• _Task to carry out_: The answer must be only the lines below from the one holding "Justa homenagem ao" down to the one holding "Zarak: unbeaten son", ends included, printed exactly; please omit all pictures.

• _Listed records_:
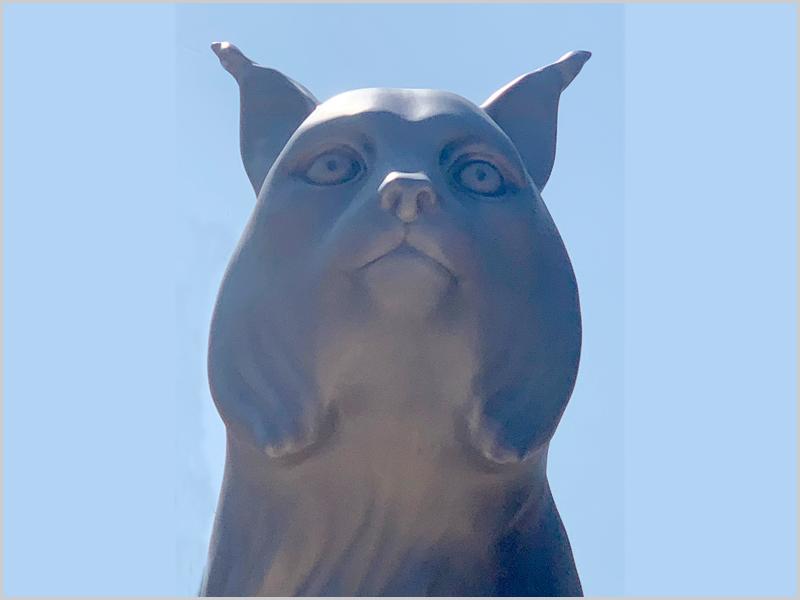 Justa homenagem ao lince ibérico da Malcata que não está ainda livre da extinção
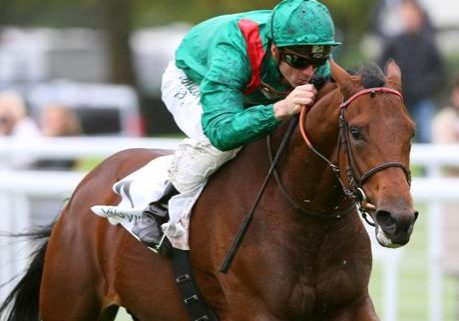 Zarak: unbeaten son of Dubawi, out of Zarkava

* * *

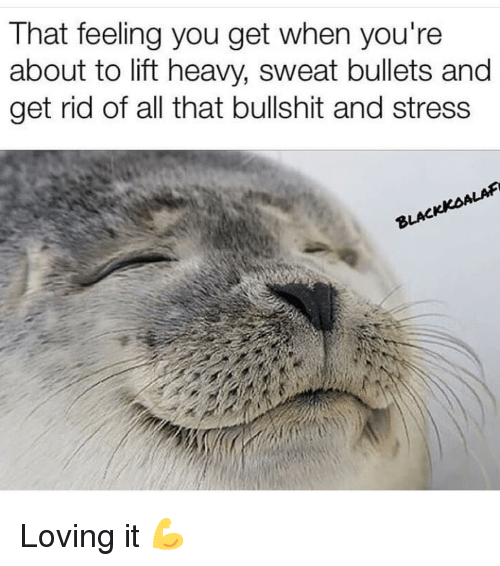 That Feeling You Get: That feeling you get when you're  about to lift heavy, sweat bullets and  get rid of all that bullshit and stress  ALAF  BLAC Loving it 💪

* * *

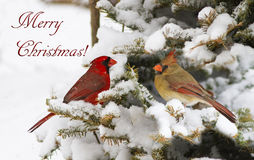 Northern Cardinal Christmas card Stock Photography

• _Answer to this task_:
 Justa homenagem ao lince ibérico da Malcata que não está ainda livre da extinção
 Zarak: unbeaten son of Dubawi, out of Zarkava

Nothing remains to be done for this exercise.